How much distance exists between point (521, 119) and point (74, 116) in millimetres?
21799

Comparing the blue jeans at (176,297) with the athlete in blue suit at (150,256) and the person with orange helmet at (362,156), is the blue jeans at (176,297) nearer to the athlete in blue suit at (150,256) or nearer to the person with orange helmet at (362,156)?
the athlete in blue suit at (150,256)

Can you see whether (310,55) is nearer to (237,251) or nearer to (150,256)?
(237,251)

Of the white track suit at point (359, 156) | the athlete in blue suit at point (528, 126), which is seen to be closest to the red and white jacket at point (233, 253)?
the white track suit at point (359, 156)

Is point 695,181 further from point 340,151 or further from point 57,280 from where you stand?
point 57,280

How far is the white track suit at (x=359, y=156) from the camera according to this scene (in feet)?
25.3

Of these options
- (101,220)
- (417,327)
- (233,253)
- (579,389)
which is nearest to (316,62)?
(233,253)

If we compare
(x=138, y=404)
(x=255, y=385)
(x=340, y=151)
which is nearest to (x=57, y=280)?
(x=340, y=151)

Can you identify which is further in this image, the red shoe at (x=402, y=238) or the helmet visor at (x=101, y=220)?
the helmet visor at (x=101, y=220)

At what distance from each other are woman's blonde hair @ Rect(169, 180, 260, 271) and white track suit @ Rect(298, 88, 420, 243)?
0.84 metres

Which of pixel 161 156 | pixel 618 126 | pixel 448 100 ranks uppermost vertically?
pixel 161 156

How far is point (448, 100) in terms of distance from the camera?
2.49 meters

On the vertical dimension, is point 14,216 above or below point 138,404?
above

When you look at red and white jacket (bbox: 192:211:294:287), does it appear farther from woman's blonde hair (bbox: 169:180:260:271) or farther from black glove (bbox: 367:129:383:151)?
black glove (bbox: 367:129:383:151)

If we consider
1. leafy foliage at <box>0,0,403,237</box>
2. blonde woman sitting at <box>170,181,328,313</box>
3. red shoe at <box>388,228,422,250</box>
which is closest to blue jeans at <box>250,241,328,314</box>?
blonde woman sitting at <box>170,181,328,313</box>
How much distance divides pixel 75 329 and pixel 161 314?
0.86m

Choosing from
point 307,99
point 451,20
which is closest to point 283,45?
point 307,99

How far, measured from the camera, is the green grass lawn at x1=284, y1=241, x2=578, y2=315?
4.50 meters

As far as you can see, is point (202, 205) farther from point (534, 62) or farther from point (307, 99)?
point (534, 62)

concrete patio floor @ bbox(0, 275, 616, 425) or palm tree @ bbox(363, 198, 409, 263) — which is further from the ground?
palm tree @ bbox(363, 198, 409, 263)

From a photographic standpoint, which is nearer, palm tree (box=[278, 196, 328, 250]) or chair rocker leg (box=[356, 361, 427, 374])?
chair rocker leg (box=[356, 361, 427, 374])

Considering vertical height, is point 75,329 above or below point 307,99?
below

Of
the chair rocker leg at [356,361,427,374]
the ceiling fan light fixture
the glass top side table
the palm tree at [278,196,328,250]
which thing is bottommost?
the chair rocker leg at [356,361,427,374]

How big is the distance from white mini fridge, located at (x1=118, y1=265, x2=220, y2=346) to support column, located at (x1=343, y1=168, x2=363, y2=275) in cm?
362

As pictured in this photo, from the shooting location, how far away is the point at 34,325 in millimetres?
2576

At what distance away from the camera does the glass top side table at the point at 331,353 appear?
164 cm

◆ **WORK TO DO**: Please give the lines above as a JSON list of strings, one string per line, leaving out blank lines.

◆ **TASK SOLUTION**:
[
  "How much distance exists between point (521, 119) and point (74, 116) in millimetres?",
  "21799",
  "Comparing the blue jeans at (176,297) with the athlete in blue suit at (150,256) and the person with orange helmet at (362,156), is the blue jeans at (176,297) nearer to the athlete in blue suit at (150,256) or nearer to the person with orange helmet at (362,156)?",
  "the athlete in blue suit at (150,256)",
  "Can you see whether (310,55) is nearer to (237,251) or nearer to (150,256)?",
  "(237,251)",
  "Of the white track suit at point (359, 156) | the athlete in blue suit at point (528, 126), which is seen to be closest to the red and white jacket at point (233, 253)?",
  "the white track suit at point (359, 156)",
  "Is point 695,181 further from point 340,151 or further from point 57,280 from where you stand?",
  "point 57,280",
  "How far is the white track suit at (x=359, y=156) from the camera according to this scene (in feet)?",
  "25.3",
  "Of these options",
  "- (101,220)",
  "- (417,327)",
  "- (233,253)",
  "- (579,389)",
  "which is nearest to (316,62)?",
  "(233,253)",
  "If we compare",
  "(x=138, y=404)",
  "(x=255, y=385)",
  "(x=340, y=151)",
  "which is nearest to (x=57, y=280)?",
  "(x=340, y=151)",
  "Can you identify which is further in this image, the red shoe at (x=402, y=238) or the helmet visor at (x=101, y=220)?",
  "the helmet visor at (x=101, y=220)",
  "At what distance from each other are woman's blonde hair @ Rect(169, 180, 260, 271) and white track suit @ Rect(298, 88, 420, 243)?",
  "0.84 metres",
  "Which of pixel 161 156 | pixel 618 126 | pixel 448 100 ranks uppermost vertically?",
  "pixel 161 156",
  "How far is point (448, 100) in terms of distance from the camera?",
  "2.49 meters",
  "On the vertical dimension, is point 14,216 above or below point 138,404?",
  "above",
  "When you look at red and white jacket (bbox: 192:211:294:287), does it appear farther from woman's blonde hair (bbox: 169:180:260:271) or farther from black glove (bbox: 367:129:383:151)?",
  "black glove (bbox: 367:129:383:151)",
  "If we consider",
  "1. leafy foliage at <box>0,0,403,237</box>",
  "2. blonde woman sitting at <box>170,181,328,313</box>",
  "3. red shoe at <box>388,228,422,250</box>",
  "which is closest to blue jeans at <box>250,241,328,314</box>?",
  "blonde woman sitting at <box>170,181,328,313</box>",
  "How much distance divides pixel 75 329 and pixel 161 314?",
  "0.86m",
  "Choosing from",
  "point 307,99",
  "point 451,20",
  "which is closest to point 283,45?",
  "point 307,99",
  "How far, measured from the camera, is the green grass lawn at x1=284, y1=241, x2=578, y2=315?",
  "4.50 meters",
  "As far as you can see, is point (202, 205) farther from point (534, 62) or farther from point (307, 99)?",
  "point (534, 62)",
  "concrete patio floor @ bbox(0, 275, 616, 425) or palm tree @ bbox(363, 198, 409, 263) — which is further from the ground?",
  "palm tree @ bbox(363, 198, 409, 263)",
  "From a photographic standpoint, which is nearer, palm tree (box=[278, 196, 328, 250]) or chair rocker leg (box=[356, 361, 427, 374])?",
  "chair rocker leg (box=[356, 361, 427, 374])",
  "Considering vertical height, is point 75,329 above or below point 307,99?",
  "below",
  "Of",
  "the chair rocker leg at [356,361,427,374]",
  "the ceiling fan light fixture",
  "the glass top side table",
  "the palm tree at [278,196,328,250]",
  "which thing is bottommost?",
  "the chair rocker leg at [356,361,427,374]",
  "How big is the distance from white mini fridge, located at (x1=118, y1=265, x2=220, y2=346) to support column, located at (x1=343, y1=168, x2=363, y2=275) in cm?",
  "362",
  "As pictured in this photo, from the shooting location, how far away is the point at 34,325 in millimetres?",
  "2576",
  "At what distance away from the camera does the glass top side table at the point at 331,353 appear?",
  "164 cm"
]